Give the data a second time, exactly and in full.

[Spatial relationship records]

┌────────

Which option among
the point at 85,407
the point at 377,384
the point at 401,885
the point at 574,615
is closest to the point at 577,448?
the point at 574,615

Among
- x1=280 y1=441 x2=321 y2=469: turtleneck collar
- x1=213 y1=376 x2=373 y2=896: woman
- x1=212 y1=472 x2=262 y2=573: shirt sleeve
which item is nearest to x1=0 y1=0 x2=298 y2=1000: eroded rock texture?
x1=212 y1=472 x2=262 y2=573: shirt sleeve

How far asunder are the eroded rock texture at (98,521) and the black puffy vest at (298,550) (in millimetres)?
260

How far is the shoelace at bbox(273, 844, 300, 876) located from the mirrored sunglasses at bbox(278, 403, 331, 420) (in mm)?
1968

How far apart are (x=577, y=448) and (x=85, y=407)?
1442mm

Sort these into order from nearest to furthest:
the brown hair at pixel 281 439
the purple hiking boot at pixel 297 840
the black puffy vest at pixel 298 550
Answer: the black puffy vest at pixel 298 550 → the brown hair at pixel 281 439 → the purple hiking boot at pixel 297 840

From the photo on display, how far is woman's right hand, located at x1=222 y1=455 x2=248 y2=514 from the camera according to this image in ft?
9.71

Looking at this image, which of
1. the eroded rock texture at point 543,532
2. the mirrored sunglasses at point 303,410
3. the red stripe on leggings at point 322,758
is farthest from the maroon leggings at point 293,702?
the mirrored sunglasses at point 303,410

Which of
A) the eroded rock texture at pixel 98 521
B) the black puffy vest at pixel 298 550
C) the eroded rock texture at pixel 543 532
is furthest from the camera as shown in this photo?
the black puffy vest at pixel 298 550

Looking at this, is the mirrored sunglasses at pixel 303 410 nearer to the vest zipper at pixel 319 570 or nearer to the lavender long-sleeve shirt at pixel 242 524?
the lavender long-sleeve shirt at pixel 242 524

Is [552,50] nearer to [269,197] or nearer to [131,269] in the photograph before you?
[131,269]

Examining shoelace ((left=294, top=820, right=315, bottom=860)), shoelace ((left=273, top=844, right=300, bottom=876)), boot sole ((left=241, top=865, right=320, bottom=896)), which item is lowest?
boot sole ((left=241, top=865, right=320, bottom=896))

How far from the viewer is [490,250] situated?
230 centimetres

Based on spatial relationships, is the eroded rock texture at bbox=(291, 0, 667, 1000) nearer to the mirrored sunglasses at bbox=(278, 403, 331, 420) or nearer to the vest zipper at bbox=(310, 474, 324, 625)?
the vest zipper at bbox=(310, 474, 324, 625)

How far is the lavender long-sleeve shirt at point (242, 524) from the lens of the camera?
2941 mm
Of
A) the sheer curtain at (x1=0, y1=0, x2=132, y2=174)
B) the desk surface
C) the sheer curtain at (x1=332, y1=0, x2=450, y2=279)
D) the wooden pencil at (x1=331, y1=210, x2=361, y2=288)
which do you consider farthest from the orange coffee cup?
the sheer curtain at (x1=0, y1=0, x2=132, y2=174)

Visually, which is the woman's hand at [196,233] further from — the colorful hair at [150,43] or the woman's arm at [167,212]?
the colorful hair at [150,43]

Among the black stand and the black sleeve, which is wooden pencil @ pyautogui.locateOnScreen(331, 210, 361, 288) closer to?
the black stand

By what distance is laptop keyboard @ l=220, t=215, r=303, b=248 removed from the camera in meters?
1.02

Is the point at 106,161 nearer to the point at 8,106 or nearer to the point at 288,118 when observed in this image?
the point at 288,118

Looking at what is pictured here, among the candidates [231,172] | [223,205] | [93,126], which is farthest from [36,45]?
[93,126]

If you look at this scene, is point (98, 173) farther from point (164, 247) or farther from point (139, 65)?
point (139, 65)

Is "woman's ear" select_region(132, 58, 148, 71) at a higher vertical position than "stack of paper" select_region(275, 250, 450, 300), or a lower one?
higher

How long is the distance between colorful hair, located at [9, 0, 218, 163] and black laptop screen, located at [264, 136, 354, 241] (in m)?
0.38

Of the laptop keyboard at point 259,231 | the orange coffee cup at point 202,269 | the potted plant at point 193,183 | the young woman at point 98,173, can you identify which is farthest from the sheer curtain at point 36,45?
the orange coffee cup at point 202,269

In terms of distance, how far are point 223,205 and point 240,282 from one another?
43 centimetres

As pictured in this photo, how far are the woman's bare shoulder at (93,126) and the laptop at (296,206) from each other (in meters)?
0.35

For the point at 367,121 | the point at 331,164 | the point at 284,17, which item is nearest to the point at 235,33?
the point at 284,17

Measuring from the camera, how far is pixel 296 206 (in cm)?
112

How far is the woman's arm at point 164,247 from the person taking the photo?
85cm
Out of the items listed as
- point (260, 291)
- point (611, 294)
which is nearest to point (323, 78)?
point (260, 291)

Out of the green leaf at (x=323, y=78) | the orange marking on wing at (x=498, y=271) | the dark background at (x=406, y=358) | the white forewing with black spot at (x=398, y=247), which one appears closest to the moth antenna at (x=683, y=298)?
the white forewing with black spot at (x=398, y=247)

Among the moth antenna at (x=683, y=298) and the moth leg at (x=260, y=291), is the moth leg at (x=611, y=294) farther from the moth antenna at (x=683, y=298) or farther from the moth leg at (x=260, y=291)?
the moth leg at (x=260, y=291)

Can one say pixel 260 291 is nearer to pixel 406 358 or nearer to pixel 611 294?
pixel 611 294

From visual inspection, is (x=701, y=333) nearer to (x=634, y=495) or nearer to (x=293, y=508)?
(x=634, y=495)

└────────

Result of the exercise:
Which option among
the point at 85,407
the point at 377,384
the point at 401,885
the point at 574,615
is closest to the point at 577,448?
the point at 574,615

Among
- x1=280 y1=441 x2=321 y2=469: turtleneck collar
- x1=213 y1=376 x2=373 y2=896: woman
- x1=212 y1=472 x2=262 y2=573: shirt sleeve
which item is nearest to x1=0 y1=0 x2=298 y2=1000: eroded rock texture?
x1=212 y1=472 x2=262 y2=573: shirt sleeve

How far asunder are the eroded rock texture at (98,521) and the black puffy vest at (298,550) (in millimetres)?
260

How far is the shoelace at bbox(273, 844, 300, 876) located from the mirrored sunglasses at bbox(278, 403, 331, 420) (in mm)?
1968

How far apart are (x=577, y=448) and (x=85, y=407)?
1442mm

Sort these into order from nearest to furthest:
the brown hair at pixel 281 439
the purple hiking boot at pixel 297 840
the black puffy vest at pixel 298 550
Answer: the black puffy vest at pixel 298 550 → the brown hair at pixel 281 439 → the purple hiking boot at pixel 297 840

From the photo on display, how far is woman's right hand, located at x1=222 y1=455 x2=248 y2=514 from the camera according to this image in ft?
9.71

Looking at this image, which of
1. the eroded rock texture at point 543,532
2. the mirrored sunglasses at point 303,410
3. the red stripe on leggings at point 322,758
is farthest from the maroon leggings at point 293,702?
the mirrored sunglasses at point 303,410

Which of
A) the eroded rock texture at pixel 98 521
B) the black puffy vest at pixel 298 550
C) the eroded rock texture at pixel 543 532
is furthest from the camera as shown in this photo?
the black puffy vest at pixel 298 550

Looking at this, is the mirrored sunglasses at pixel 303 410 nearer to the vest zipper at pixel 319 570 or nearer to the lavender long-sleeve shirt at pixel 242 524?
the lavender long-sleeve shirt at pixel 242 524

Is [552,50] nearer to [269,197] or nearer to [131,269] in the photograph before you?
[131,269]

Examining shoelace ((left=294, top=820, right=315, bottom=860)), shoelace ((left=273, top=844, right=300, bottom=876)), boot sole ((left=241, top=865, right=320, bottom=896)), which item is lowest?
boot sole ((left=241, top=865, right=320, bottom=896))

How far from the viewer is [490,250] situated?
230 centimetres

Based on spatial relationships, is the eroded rock texture at bbox=(291, 0, 667, 1000) nearer to the mirrored sunglasses at bbox=(278, 403, 331, 420) or nearer to the vest zipper at bbox=(310, 474, 324, 625)?
the vest zipper at bbox=(310, 474, 324, 625)

How far is the lavender long-sleeve shirt at point (242, 524) from the lens of the camera?
2941 mm
Of
A) the sheer curtain at (x1=0, y1=0, x2=132, y2=174)
B) the desk surface
C) the sheer curtain at (x1=332, y1=0, x2=450, y2=279)
D) the wooden pencil at (x1=331, y1=210, x2=361, y2=288)
which do you consider farthest from the orange coffee cup?
the sheer curtain at (x1=0, y1=0, x2=132, y2=174)

Visually, which is the woman's hand at [196,233] further from — the colorful hair at [150,43] or the woman's arm at [167,212]?
the colorful hair at [150,43]

Among the black stand and the black sleeve, which is wooden pencil @ pyautogui.locateOnScreen(331, 210, 361, 288) closer to?
the black stand

By what distance is laptop keyboard @ l=220, t=215, r=303, b=248 removed from the camera in meters?
1.02

Is the point at 106,161 nearer to the point at 8,106 or nearer to the point at 288,118 when observed in this image?
the point at 288,118

Looking at what is pictured here, among the candidates [231,172] | [223,205] | [93,126], which is farthest from [36,45]?
[93,126]

If you look at this scene, is point (98, 173) farther from point (164, 247) or farther from point (139, 65)?
point (139, 65)

Is "woman's ear" select_region(132, 58, 148, 71) at a higher vertical position than "stack of paper" select_region(275, 250, 450, 300), or a lower one?
higher

How long is the distance between colorful hair, located at [9, 0, 218, 163] and black laptop screen, located at [264, 136, 354, 241] (in m)?
0.38

Of the laptop keyboard at point 259,231 | the orange coffee cup at point 202,269 | the potted plant at point 193,183 | the young woman at point 98,173, can you identify which is farthest from the sheer curtain at point 36,45?
the orange coffee cup at point 202,269

In terms of distance, how far are point 223,205 and point 240,282 from one another?
43 centimetres

As pictured in this photo, how far are the woman's bare shoulder at (93,126) and the laptop at (296,206) from each other (in meters)?
0.35

For the point at 367,121 | the point at 331,164 | the point at 284,17, which item is nearest to the point at 235,33?
the point at 284,17

Measuring from the camera, how far is pixel 296 206 (in cm)?
112

How far is the woman's arm at point 164,247 from the person taking the photo?
85cm
Out of the items listed as
- point (260, 291)
- point (611, 294)
which is nearest to point (323, 78)?
point (260, 291)

Out of the green leaf at (x=323, y=78) | the orange marking on wing at (x=498, y=271) | the dark background at (x=406, y=358) | the white forewing with black spot at (x=398, y=247), which one appears closest to the moth antenna at (x=683, y=298)?
the white forewing with black spot at (x=398, y=247)

Among the moth antenna at (x=683, y=298) and the moth leg at (x=260, y=291), is the moth leg at (x=611, y=294) farther from the moth antenna at (x=683, y=298) or farther from the moth leg at (x=260, y=291)?
the moth leg at (x=260, y=291)

Can one say pixel 260 291 is nearer to pixel 406 358 or nearer to pixel 611 294?
pixel 611 294

From visual inspection, is (x=701, y=333) nearer to (x=634, y=495) or nearer to (x=293, y=508)?
(x=634, y=495)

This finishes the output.